Please know: My observations here are for educational purposes only and I do not practice in this jurisdiction. Always consult with a local attorney that can provide not just insight, but all of the applicable local rules and laws defining your situation.
Typically not until your memory fails regarding the topic upon which you are testifying. Written notes can generally be used to "refresh your recollection or memory." A witness cannot testify from notes unless they have exhausted their memory and are unable to recall the specific information contained in their notes. Yes the notes are discoverable by the prosecutor's office (if its a criminal case).
When you are cross-examined you may not use notes until you need your "recollection refreshed" (hich is an evidentiary part of the hearsay rule in the law). That technical aspect of the evidence is just one of many you must know before testifying.

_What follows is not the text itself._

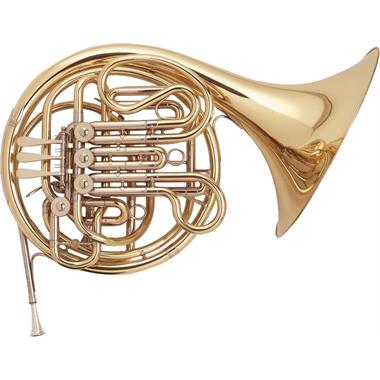 Holton H178 French horn (lacquer) thumbnail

Also, it is not advisable to merely say over and over "I do not remember" because a jury sees right through that antic.
You have heard it before, but it is real important. You should hire a lawyer to represent you in this court matter. What appears to be a cost savings scheme now most surely will not be a cost savings to you in the long run once the case goes south.
Also, testifying from a "memorized" script bears poorly on any witness' credibility. There are many examples of this the we learn in law school as trial lawyers.